Among the Tos17 mutants, 1000 mutants from IM were grown and harvested, and the 100-grain weight from each of these mutants was measured for 5 events in each line (Additional file 1: Fig. S8A). The average 100-grain weight across the 1000 mutants was 2.46 g, which was similar to the average 100-grain weight of the IM wild type. Among the mutants, 10 lines were selected, and these samples showed a weight increase of 17–56% (2.9–3.9 g) compared with that of the IM wild type (Table 2, Additional file 1: Fig. S8B). In the Y17MJ368-1, Y17MJ380-1, and Y17MJ192-1 mutant lines, Tos17 was inserted into the exons of Os01g0110100 (phosphate transporter), Os02g0796600 (esterase/lipase/thioesterase domain containing protein), and Os05g0380300 (similar to NBS-LRR protein) (Fig. 3).

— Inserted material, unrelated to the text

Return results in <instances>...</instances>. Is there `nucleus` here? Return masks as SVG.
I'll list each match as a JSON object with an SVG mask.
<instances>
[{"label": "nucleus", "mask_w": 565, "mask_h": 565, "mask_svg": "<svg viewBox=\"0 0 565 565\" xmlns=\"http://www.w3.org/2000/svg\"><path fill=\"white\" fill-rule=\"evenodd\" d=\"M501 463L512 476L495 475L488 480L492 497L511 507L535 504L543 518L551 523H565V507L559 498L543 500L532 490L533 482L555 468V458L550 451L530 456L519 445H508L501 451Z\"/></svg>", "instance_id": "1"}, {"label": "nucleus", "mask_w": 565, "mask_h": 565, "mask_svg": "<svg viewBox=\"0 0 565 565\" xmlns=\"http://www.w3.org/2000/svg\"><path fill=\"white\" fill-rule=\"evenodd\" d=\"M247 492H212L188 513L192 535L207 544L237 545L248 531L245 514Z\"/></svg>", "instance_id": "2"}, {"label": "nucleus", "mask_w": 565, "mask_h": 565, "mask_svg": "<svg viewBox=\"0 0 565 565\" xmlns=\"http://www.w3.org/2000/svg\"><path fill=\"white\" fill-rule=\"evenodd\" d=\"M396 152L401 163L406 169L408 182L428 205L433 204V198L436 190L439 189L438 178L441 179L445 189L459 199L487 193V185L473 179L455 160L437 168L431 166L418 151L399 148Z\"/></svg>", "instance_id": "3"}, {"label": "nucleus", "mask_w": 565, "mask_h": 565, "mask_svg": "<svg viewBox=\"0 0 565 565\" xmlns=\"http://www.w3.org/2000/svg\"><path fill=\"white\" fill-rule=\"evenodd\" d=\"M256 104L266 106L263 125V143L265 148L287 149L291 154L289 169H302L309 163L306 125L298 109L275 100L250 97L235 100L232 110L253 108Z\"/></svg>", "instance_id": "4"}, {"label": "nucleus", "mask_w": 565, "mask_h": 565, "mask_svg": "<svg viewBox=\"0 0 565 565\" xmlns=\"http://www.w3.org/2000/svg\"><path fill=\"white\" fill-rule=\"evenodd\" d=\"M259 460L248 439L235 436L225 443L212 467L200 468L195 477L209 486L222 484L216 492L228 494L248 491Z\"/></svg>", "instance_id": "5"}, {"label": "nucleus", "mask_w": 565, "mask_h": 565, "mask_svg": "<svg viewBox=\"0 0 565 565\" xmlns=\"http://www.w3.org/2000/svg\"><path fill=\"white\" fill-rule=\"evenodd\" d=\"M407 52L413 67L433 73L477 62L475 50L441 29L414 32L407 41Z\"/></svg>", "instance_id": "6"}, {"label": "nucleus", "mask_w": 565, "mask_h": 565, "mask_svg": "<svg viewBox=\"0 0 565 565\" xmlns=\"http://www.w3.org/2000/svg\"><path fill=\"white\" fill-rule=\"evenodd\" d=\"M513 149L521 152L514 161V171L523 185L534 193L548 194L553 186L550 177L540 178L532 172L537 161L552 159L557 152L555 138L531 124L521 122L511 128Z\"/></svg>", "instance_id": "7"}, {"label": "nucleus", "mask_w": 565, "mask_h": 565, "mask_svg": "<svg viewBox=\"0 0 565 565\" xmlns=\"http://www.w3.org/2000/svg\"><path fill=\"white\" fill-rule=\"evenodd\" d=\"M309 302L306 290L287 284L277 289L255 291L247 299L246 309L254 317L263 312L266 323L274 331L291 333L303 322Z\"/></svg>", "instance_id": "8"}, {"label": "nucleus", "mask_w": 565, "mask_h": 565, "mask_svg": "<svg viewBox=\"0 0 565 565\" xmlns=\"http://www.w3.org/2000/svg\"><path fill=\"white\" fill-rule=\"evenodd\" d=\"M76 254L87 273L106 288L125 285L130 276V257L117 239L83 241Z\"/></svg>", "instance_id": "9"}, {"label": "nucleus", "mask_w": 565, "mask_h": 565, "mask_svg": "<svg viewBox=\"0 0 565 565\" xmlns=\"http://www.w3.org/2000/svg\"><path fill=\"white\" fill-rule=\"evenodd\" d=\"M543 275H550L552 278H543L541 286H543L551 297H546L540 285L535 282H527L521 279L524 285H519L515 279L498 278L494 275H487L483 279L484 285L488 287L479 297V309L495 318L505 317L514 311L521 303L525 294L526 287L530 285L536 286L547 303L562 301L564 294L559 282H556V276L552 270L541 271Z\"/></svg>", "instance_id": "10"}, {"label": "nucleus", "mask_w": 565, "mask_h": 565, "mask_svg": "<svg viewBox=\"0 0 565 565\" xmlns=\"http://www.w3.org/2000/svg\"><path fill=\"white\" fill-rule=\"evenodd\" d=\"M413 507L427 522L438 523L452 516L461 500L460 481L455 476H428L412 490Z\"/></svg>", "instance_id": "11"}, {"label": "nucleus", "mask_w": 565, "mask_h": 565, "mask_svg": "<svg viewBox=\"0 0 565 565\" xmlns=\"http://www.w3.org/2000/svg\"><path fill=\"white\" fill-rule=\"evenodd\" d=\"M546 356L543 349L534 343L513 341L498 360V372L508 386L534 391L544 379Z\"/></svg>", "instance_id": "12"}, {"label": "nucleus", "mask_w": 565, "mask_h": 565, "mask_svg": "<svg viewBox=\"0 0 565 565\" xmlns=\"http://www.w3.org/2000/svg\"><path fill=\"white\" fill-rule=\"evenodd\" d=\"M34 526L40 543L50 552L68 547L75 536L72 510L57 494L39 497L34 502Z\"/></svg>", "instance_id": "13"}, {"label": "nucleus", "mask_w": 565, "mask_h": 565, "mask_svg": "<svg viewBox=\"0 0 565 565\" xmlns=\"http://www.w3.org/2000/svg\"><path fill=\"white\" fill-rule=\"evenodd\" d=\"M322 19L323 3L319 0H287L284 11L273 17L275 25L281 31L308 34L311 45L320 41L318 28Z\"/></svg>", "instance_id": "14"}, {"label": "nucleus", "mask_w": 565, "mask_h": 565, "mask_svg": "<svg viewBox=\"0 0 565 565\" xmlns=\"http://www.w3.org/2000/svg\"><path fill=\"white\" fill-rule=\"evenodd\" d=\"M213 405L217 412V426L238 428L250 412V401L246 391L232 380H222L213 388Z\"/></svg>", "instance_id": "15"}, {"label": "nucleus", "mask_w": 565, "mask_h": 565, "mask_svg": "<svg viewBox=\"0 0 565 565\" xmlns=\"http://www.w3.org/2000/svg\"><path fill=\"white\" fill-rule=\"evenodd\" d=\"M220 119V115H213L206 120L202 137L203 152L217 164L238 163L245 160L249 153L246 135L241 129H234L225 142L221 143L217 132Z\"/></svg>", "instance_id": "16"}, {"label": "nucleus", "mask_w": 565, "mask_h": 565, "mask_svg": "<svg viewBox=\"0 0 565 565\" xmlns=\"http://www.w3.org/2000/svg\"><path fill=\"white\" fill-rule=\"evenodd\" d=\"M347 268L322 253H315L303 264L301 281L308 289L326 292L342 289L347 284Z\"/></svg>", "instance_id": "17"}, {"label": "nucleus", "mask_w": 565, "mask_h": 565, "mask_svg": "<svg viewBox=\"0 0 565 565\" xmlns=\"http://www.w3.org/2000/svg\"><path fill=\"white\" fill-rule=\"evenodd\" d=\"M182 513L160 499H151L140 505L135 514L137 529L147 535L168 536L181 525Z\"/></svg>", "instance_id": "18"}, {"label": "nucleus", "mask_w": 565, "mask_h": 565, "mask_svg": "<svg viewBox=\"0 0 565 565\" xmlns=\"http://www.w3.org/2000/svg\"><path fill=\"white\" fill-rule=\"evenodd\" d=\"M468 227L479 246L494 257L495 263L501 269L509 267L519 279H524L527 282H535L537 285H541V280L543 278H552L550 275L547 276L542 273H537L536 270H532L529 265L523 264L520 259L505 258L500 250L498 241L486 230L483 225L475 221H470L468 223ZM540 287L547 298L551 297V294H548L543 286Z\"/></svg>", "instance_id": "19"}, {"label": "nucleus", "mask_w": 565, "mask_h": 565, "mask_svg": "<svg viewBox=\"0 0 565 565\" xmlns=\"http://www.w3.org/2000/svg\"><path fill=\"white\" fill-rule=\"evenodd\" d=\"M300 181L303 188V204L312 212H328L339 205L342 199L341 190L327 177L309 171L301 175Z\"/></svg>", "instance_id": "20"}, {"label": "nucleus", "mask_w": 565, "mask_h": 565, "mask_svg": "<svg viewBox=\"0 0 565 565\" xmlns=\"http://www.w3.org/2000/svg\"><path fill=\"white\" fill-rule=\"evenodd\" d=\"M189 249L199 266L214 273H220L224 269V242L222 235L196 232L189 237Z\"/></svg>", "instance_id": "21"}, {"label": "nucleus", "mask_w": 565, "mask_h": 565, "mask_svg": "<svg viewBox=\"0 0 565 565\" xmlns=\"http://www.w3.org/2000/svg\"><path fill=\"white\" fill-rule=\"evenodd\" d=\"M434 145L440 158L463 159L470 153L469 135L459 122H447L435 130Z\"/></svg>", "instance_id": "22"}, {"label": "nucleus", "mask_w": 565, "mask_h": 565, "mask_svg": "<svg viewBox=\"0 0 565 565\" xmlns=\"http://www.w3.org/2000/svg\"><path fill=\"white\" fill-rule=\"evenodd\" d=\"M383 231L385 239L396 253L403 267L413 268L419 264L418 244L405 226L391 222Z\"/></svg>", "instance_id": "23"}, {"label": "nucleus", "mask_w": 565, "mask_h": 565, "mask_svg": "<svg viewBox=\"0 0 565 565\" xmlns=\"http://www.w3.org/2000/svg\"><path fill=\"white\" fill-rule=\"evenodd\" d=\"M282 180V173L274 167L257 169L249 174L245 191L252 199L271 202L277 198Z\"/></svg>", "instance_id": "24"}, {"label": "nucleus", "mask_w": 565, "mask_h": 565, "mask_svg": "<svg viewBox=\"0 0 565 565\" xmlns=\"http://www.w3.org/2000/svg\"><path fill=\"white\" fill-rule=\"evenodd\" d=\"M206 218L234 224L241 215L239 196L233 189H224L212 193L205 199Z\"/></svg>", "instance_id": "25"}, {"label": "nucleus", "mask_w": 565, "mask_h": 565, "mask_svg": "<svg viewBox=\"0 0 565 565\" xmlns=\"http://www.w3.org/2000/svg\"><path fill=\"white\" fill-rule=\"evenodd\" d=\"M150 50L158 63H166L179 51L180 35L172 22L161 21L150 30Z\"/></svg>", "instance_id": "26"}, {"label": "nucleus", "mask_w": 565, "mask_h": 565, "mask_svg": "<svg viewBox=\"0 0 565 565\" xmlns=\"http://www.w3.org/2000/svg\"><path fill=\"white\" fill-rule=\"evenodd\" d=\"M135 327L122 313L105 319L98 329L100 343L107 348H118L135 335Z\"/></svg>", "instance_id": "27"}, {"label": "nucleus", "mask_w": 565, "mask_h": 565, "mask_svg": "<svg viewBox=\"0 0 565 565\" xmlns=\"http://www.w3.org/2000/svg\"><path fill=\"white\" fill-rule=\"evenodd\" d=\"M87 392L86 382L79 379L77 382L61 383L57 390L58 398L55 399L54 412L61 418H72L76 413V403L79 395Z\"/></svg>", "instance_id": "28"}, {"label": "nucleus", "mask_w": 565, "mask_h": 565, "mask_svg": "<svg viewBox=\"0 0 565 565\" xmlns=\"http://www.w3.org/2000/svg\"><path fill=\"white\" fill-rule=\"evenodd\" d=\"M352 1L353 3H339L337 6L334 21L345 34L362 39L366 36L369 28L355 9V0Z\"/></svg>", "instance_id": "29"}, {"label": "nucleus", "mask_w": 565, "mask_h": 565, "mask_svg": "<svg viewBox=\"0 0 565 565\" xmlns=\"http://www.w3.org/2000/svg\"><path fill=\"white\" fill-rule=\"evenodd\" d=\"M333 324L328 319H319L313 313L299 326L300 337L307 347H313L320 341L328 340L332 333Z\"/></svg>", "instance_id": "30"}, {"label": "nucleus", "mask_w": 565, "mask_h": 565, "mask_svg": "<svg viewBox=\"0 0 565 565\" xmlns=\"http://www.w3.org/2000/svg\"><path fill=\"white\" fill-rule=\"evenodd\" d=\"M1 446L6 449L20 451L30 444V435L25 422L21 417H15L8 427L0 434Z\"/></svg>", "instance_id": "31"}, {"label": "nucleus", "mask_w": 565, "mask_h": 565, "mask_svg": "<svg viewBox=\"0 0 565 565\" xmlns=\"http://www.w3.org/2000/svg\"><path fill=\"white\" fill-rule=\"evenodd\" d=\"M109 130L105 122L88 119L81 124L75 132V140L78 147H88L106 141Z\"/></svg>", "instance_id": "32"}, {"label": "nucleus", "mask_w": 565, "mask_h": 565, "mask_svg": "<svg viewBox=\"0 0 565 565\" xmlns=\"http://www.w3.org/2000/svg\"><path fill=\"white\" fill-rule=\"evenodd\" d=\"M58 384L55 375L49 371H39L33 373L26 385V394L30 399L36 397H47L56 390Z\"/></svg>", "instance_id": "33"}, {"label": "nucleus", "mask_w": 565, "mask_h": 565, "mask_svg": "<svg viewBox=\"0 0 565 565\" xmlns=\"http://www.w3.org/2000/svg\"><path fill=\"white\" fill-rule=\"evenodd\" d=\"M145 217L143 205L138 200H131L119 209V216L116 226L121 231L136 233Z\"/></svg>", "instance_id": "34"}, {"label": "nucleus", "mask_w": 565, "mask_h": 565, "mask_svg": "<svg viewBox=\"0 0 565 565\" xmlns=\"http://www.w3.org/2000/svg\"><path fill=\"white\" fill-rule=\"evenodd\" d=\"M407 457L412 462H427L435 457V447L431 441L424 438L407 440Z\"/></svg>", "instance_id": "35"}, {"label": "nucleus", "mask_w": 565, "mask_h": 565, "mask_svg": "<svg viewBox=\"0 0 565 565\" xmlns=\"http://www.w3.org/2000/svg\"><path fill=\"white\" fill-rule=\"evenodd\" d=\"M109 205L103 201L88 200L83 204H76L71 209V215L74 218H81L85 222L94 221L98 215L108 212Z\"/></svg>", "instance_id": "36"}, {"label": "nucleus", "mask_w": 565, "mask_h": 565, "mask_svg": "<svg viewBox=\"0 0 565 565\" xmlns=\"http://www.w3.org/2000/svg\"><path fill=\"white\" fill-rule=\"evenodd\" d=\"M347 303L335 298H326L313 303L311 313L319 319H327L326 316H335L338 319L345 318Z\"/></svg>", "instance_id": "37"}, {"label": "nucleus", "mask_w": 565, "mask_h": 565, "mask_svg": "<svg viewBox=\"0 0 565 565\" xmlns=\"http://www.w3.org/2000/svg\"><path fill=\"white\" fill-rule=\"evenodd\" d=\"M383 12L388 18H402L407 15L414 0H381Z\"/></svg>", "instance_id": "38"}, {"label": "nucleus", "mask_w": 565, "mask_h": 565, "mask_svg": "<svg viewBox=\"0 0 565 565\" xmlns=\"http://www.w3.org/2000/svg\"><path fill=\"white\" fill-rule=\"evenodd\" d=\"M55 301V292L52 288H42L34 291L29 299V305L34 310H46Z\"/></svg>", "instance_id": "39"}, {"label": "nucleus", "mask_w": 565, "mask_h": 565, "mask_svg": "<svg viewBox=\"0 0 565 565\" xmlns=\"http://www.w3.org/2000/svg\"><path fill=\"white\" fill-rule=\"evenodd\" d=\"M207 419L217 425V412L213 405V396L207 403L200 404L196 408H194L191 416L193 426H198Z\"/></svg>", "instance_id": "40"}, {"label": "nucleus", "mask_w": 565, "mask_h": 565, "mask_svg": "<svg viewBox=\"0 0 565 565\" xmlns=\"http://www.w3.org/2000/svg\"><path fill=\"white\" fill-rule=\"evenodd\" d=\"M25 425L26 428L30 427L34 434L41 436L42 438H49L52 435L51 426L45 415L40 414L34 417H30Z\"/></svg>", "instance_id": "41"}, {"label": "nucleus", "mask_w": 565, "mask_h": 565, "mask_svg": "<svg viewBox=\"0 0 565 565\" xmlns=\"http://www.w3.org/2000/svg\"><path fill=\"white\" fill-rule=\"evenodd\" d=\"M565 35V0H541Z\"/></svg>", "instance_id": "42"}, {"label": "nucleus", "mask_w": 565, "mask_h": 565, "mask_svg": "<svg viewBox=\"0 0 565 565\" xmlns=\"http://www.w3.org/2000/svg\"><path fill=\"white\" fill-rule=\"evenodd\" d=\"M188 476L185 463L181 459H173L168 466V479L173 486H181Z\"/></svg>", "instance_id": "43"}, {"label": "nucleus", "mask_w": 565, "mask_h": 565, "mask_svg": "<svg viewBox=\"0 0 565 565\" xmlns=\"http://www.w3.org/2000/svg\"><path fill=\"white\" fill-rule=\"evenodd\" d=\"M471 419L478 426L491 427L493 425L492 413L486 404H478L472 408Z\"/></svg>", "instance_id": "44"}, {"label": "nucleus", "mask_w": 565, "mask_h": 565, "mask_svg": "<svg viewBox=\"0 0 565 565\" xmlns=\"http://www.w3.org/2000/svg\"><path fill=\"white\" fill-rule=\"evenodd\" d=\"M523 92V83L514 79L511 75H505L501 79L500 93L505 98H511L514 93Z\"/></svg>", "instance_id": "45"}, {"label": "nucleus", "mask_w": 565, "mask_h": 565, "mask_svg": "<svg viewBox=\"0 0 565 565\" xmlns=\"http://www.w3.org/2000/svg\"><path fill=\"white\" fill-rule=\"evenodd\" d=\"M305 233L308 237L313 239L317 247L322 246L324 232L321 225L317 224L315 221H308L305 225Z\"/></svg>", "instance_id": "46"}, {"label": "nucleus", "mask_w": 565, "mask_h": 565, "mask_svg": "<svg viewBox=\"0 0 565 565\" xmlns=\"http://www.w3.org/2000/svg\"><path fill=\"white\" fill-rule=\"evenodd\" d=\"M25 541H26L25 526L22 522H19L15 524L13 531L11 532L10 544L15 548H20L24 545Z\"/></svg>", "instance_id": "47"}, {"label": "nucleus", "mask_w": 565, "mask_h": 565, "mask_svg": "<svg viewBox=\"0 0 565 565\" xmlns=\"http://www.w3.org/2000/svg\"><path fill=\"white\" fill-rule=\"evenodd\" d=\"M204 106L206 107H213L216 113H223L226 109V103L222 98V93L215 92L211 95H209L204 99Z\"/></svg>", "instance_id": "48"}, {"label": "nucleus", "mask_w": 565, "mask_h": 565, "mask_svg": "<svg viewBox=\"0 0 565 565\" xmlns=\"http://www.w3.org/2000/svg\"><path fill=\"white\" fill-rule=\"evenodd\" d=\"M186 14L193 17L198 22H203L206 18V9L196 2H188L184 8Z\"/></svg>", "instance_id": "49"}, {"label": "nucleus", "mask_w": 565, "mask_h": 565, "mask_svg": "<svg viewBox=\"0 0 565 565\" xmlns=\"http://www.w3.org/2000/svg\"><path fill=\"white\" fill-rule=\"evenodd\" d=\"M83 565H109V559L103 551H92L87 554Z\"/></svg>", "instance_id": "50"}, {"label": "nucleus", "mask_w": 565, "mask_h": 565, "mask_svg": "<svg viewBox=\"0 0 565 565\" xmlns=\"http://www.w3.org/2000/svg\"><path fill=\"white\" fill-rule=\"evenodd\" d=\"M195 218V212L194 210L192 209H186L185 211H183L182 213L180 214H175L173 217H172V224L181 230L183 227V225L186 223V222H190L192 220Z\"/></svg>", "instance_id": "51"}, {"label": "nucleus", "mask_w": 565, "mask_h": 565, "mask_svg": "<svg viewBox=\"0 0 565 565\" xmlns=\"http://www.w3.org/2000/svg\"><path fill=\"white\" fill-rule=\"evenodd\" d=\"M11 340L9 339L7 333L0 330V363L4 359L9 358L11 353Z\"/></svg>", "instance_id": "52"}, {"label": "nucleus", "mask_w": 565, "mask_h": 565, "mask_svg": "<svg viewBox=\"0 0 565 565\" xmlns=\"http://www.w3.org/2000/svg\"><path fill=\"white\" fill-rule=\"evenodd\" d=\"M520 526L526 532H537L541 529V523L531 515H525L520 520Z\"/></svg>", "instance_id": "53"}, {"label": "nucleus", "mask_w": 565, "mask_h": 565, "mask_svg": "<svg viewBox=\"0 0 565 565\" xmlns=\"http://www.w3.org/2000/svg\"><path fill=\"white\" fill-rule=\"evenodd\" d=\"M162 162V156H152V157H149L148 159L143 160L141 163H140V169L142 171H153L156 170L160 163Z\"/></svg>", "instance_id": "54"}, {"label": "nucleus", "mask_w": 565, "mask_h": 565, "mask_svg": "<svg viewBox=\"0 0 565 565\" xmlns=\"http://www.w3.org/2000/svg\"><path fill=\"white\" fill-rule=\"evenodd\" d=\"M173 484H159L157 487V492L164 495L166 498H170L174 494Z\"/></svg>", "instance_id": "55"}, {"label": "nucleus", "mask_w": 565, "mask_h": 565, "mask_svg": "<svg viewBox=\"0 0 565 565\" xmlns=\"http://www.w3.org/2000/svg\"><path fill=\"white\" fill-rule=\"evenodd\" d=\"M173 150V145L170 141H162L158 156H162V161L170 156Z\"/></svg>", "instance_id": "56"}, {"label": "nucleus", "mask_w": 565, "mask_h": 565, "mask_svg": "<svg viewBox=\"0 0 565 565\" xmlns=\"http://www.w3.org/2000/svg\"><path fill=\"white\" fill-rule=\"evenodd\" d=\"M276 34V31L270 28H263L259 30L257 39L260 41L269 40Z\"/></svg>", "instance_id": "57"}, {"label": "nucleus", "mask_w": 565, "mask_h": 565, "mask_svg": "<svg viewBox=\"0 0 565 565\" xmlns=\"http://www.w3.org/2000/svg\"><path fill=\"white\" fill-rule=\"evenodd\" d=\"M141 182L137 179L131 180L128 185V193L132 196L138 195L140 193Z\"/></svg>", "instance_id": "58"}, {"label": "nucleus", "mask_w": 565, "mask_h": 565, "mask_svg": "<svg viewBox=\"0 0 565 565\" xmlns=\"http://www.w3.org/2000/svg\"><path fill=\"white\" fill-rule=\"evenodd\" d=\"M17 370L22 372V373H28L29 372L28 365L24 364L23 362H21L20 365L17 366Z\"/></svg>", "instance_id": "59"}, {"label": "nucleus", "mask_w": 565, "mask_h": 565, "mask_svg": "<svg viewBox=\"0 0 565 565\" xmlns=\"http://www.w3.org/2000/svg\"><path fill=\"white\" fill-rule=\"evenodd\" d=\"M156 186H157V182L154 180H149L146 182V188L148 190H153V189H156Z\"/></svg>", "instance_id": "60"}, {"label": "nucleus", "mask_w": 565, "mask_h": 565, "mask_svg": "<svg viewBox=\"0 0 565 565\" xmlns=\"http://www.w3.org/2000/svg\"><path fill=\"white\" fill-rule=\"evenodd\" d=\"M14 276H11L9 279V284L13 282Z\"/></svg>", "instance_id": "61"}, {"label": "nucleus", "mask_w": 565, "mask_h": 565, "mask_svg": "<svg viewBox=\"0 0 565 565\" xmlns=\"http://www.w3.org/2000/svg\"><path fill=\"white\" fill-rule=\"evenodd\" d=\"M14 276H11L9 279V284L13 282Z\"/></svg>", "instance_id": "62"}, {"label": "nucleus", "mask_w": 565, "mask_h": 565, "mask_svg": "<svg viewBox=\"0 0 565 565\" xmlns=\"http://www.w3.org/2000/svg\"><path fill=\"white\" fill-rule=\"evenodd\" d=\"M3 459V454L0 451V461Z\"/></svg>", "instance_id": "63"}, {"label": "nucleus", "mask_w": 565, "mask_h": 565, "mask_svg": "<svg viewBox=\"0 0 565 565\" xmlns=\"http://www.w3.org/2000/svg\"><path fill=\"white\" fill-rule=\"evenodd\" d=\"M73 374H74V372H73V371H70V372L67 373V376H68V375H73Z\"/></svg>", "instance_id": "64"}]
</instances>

Y17MJ940-4, Y17MJ600-2, Y17MJ760-1, and Y17MJ459-4 contained the newly transposed Tos17 in the introns of Os02g0118800 (similar to NBS-LRR disease resistance protein), Os03g0101100 (similar to palmitoyl-protein thioesterase-like), Os01g0178700 (similar to protein binding protein), and Os06g0702700, encoding butirosin biosynthesis (Fig. 3), respectively. In addition, the Tos17 insertions of Y17MJ644-1 and Y17MJ112-4 were positioned 5′ upstream of Os05g0137200 (similar to MDR-like ABC transporter) and Os02g0730000 (similar to mitochondrial aldehyde dehydrogenase), respectively. The Y17MJ550-1 line included two Tos17 insertions in the exons of the Os04g0632400 and Os02g0131850 genes, both encoding hypothetical proteins (Fig. 3). In the ten Tos17 mutants, the 100-grain weight and area of dehulled grain were greater than those in IM (Table 2). However, the area density of the mutants was similar to that of IM, with values of 97–106% (Table 2). Additionally, the Y17MJ192-1 mutant showed a high area density (117% of the IM area density). The area density is the degree of compactness of the deposition of nutrients, which determines the grain weight and the area of grain space [21]. A high area density may not always be related to the yield, rate of seedling growth, or earliness of plant development; however, this parameter is useful for producing new rice varieties.

Table 2 Ten Tos17 mutant lines showing an increase in weight of 16% (2.9 g) compared to that of Ilmibyeo (wild type)
Fig. 3
figure 3

Insertion positions of Tos17 and grain phenotypes of Tos17 insertional mutants, Open and filled boxes indicate non-coding and coding regions, respectively. The insertion sites are shown by red triangles. Scale bar indicates 5 mm

After analyzing 7608 flanking sequences, 1672 and 843 mutants were produced from IM and BJJ1, respectively (M2 generation). As an example, we identified Tos17 insertion mutants with high seed yields from phenotypic data. The production of a large number of Tos17 insertion mutants with insertion site information is a powerful method that can be performed in a short period of time compared to breeding programs using random mutations, such as chemical and radiation mutagenesis. Until now, the Tos17 insertion mutants of rice have been developed using NP as resources for the functional analysis of genes. In this study, we demonstrated the potential use of these mutants not only for functional analysis of genes related to agricultural trails but also for developing new rice varieties using commercial cultivars of brown and white rice in Korea. Furthermore, considering the natural mutation in Tos17 insertion, mutants with elite traits can be directly used in breeding. Such mutants can be used as a parental resource for breeding to produce secondary varieties with improved traits.